Keehn is UWA’s ace, owning 36 appearances (26 starts) and a 15-8 record with a 2.64 ERA at press-time.
Keehn’s control in the circle is impeccable. She has just 13 walks out of 624 batters faced, while also posting 15 complete games.
And more importantly, West Alabama is soaring to heights the team hasn’t seen in a while.
The Lady Tigers are 28-19 at press-time and 15-11 in conference games. Last year, the team finished just 20-30.
Keehn said to see that turnaround first-hand has been humbling — especially given her roots. Vandebilt softball is a powerhouse, as is Mississippi Gulf Coast. Last year was the only losing season Keehn’s ever experienced in her career.
“I knew when I committed to this school that it was not known for being a winning program in recent years,” Keehn said. “That’s different for me because my high school and JUCO were both winning programs. But something made me believe in it and it has worked out so well for me this year.”
But now, it’s time to finish with a bang.
Keehn said in the final weeks of the regular season, she wants to pitch as well as she can, helping her team make as long as a run in the postseason as possible.
Keehn said she’s played softball her whole life, adding that her final few weeks in the circle will be emotional, but fulfilling — a time for her to have one last dance with the game she loves.
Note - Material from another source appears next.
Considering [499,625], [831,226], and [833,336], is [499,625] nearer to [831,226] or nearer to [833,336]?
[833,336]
After graduation, Keehn plans to be an elementary school teacher and coach.
When her season ends, she will also be traveling to Italy to play a short tour overseas.
“It did start to hit me in our second to last home conference series,” Keehn said. “Realizing that this was going to be it soon, not knowing if we were going to make it into the postseason or not hit me hard, and I got really emotional. But I realized that I couldn’t play my last couple of games like that. I had to give my all for my team and my coached and it helped us get into the postseason. I don’t want to remember my last games as me being emotional. I want to remember them in a way that I gave everything I could. And if the other team beats us, then they did it, but I never gave up.”